Extracted text —
------------------------------

Since they are flexible, high-aspect-ratio nanostructures store elastic energy. When released, this energy could be used to destroy bacteria by physically stretching and rupturing their cell membranes. This technique was inspired by the bactericidal nature of insect wings and destroys both Gram-positive and Gram-negative bacteria at extremely high rates. The nanostructures could make for a new type of highly efficient mechano-responsive antibacterial surface.
Antibiotic resistance is an increasing problem worldwide. In Europe, for example, around 25,000 people die every year from resistant bacterial infections. Without new antibacterial agents, routine medical procedures and operations could soon become impossible.
Antibacterial surfaces are used to prevent the formation of bacterial biofilms on a variety of surfaces, including medical tools and implants. Until now, these generally worked thanks to a chemical coating that slowly releases a biocidal agent and kills bacteria that come into contact with it. This approach does have some drawbacks, however, with the main one being that bacteria may develop resistance over time.
Cicada wings are natural bactericides
A team of researchers led by Elena Ivanova of RMIT University in Melbourne, Australia, recently discovered that cicada wings, which are covered with arrays of pillars roughly 200 nm high and 60 nm in diameter, are highly bactericidal. This property is purely physico-mechanical – the bacteria cell membranes stretch and rupture between the pillars, which is the point subjected to the highest mechanical stress.

------------------------------

Source data —
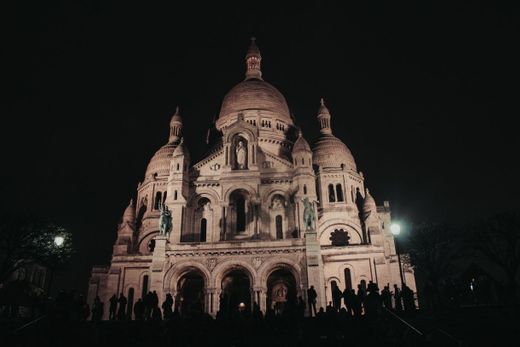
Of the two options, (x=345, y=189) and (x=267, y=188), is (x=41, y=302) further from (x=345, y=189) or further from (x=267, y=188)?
(x=345, y=189)

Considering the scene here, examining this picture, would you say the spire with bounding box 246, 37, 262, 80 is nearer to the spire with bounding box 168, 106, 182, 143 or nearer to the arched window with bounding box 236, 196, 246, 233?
the spire with bounding box 168, 106, 182, 143

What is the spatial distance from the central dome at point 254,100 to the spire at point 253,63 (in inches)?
184

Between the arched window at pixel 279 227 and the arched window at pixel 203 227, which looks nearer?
the arched window at pixel 279 227

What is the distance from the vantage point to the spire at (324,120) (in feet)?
196

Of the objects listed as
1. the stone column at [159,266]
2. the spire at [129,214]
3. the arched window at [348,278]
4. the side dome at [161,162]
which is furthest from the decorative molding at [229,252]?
the side dome at [161,162]

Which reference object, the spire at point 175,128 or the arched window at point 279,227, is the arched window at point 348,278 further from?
the spire at point 175,128

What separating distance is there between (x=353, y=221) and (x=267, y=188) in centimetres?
1133

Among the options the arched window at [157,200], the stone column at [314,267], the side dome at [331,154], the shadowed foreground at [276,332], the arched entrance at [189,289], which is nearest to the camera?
the shadowed foreground at [276,332]

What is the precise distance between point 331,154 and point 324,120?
7.56 meters

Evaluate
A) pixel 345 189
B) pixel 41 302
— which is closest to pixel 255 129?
pixel 345 189

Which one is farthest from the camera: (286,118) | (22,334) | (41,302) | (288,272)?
(286,118)

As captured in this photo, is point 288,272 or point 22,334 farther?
point 288,272

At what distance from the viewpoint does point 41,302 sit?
86.4 feet

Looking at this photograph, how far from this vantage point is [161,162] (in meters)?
55.8
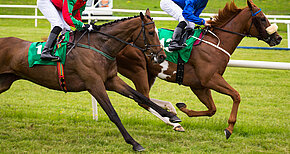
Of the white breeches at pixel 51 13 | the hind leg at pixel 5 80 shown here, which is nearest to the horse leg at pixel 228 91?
the white breeches at pixel 51 13

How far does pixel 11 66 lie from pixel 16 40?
376mm

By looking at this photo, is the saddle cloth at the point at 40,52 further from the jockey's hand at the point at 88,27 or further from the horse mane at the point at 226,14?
the horse mane at the point at 226,14

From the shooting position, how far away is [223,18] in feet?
17.4

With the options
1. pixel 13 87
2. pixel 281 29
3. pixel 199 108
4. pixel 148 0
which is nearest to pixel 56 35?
pixel 199 108

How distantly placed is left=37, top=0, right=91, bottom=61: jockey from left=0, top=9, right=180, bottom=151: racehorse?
171 millimetres

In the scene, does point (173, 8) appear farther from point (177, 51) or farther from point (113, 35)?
point (113, 35)

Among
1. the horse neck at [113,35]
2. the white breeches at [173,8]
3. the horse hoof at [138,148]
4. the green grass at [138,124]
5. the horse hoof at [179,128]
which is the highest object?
the white breeches at [173,8]

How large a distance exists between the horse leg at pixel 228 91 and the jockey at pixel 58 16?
66.8 inches

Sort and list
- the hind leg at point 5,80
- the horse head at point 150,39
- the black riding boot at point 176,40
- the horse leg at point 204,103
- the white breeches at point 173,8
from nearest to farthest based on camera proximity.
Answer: the horse head at point 150,39 < the hind leg at point 5,80 < the black riding boot at point 176,40 < the horse leg at point 204,103 < the white breeches at point 173,8

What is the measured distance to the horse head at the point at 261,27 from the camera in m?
5.02

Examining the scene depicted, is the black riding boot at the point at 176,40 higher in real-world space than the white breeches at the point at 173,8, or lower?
lower

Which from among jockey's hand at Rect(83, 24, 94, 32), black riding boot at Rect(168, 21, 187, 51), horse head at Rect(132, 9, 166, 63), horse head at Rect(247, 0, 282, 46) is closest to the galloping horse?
horse head at Rect(247, 0, 282, 46)

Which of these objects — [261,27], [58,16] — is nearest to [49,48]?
[58,16]

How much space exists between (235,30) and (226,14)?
0.90 feet
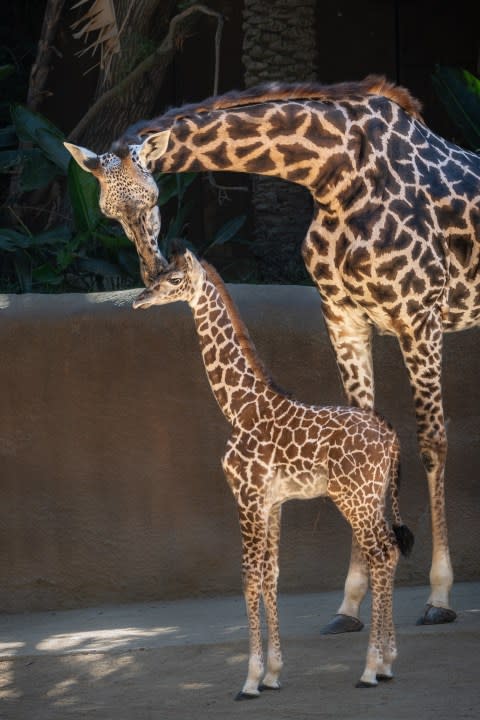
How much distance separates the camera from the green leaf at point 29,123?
33.0 feet

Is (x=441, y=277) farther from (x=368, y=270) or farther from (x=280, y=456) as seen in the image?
(x=280, y=456)

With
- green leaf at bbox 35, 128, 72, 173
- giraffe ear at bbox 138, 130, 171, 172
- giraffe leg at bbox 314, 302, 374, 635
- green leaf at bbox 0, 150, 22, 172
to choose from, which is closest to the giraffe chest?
giraffe leg at bbox 314, 302, 374, 635

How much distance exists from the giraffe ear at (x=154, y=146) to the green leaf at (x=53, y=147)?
3951 mm

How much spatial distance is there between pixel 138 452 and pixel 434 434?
6.08 feet

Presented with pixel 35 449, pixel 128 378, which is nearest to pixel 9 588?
pixel 35 449

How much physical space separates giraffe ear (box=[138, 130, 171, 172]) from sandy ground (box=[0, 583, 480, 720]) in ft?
7.51

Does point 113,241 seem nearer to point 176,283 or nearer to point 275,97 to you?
point 275,97

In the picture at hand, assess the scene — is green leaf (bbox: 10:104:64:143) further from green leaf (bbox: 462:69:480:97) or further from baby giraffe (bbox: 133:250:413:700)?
baby giraffe (bbox: 133:250:413:700)

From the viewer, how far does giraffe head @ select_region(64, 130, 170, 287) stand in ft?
19.7

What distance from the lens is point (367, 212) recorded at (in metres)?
6.65

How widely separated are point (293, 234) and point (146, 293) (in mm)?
5044

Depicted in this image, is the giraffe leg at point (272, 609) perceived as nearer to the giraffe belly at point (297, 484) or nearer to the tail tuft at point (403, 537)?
the giraffe belly at point (297, 484)

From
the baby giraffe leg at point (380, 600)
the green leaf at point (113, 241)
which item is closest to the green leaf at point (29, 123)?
the green leaf at point (113, 241)

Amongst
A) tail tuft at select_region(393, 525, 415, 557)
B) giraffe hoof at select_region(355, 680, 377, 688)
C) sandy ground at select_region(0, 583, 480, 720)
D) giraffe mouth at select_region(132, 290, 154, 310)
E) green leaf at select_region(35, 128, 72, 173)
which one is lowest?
sandy ground at select_region(0, 583, 480, 720)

------------------------------

Problems to solve —
A) Output the passage from the text on antibacterial nanostructures that starts at "Antibacterial surfaces are" and ends at "resistance over time.".
B) Answer these questions using the text on antibacterial nanostructures:
(i) About how many people die each year in Europe from resistant bacterial infections?
(ii) What is the main drawback of antibacterial surfaces that rely on a chemical coating?
(iii) Roughly how high and how wide are the pillars covering cicada wings?

Outputs in order —
A)
Antibacterial surfaces are used to prevent the formation of bacterial biofilms on a variety of surfaces, including medical tools and implants. Until now, these generally worked thanks to a chemical coating that slowly releases a biocidal agent and kills bacteria that come into contact with it. This approach does have some drawbacks, however, with the main one being that bacteria may develop resistance over time.

B)
(i) Around 25,000 people.
(ii) Bacteria may develop resistance over time.
(iii) Roughly 200 nm high and 60 nm in diameter.